Start of Exercise materials
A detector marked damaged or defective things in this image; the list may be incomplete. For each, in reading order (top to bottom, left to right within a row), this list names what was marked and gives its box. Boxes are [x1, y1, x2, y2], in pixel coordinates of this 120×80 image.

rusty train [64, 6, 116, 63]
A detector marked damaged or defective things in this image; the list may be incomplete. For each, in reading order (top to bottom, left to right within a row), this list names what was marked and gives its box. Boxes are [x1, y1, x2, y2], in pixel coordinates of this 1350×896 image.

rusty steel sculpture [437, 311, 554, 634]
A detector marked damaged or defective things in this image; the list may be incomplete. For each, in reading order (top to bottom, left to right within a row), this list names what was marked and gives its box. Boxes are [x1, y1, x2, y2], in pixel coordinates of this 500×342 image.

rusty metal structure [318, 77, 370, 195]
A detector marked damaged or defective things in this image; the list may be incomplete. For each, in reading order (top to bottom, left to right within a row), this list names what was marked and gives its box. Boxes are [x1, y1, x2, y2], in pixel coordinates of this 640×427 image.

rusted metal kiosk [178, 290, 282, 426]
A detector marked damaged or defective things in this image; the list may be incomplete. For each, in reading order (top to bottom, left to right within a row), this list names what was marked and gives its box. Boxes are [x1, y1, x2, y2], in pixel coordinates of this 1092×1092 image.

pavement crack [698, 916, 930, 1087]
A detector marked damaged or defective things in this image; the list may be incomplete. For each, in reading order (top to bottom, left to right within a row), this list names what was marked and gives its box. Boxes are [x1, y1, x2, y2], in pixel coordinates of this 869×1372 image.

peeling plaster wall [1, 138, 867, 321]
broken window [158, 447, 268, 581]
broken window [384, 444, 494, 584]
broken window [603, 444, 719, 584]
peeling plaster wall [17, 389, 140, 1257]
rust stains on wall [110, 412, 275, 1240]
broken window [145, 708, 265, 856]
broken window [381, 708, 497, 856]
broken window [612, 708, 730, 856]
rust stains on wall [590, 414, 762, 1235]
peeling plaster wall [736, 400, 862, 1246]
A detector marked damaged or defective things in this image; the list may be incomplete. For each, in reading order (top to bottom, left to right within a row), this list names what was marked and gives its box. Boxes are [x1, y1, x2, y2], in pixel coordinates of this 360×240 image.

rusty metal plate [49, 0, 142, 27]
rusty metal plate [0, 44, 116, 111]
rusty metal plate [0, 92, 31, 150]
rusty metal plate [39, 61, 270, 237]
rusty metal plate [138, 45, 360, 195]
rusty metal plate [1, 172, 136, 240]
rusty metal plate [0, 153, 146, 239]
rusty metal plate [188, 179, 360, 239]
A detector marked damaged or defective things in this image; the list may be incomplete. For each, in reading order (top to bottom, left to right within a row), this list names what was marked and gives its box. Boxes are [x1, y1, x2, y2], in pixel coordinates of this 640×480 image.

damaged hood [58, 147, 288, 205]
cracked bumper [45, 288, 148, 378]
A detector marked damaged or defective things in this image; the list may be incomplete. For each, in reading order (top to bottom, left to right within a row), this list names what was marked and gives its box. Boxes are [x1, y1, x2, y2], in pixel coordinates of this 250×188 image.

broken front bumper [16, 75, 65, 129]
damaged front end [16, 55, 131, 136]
End of Exercise materials
§ **What you should do**
Return the lines of the listing exactly as they stand, starting with the first line and going on through the line that contains "pavement crack [698, 916, 930, 1087]", with both ends included.

§ **Task response**
A detector marked damaged or defective things in this image; the list may be incomplete. For each, in reading order (top to bottom, left to right within a row), this list names what was marked and gives its box. Boxes are [x1, y1, x2, y2], in pixel coordinates of this 120×80 image.

rusty train [64, 6, 116, 63]
A detector marked damaged or defective things in this image; the list may be incomplete. For each, in reading order (top to bottom, left to right within a row), this list names what was marked and gives its box. Boxes are [x1, y1, x2, y2], in pixel coordinates of this 1350×896 image.

rusty steel sculpture [437, 311, 554, 634]
A detector marked damaged or defective things in this image; the list may be incomplete. For each, in reading order (top to bottom, left to right within a row), this list names what was marked and gives its box. Boxes are [x1, y1, x2, y2], in pixel coordinates of this 500×342 image.

rusty metal structure [318, 77, 370, 195]
A detector marked damaged or defective things in this image; the list may be incomplete. For each, in reading order (top to bottom, left to right within a row), this list names what was marked and gives its box. Boxes are [x1, y1, x2, y2], in pixel coordinates of this 640×427 image.

rusted metal kiosk [178, 290, 282, 426]
A detector marked damaged or defective things in this image; the list may be incomplete. For each, in reading order (top to bottom, left to right within a row), this list names what was marked and gives its box. Boxes are [x1, y1, x2, y2], in pixel coordinates of this 1092×1092 image.

pavement crack [698, 916, 930, 1087]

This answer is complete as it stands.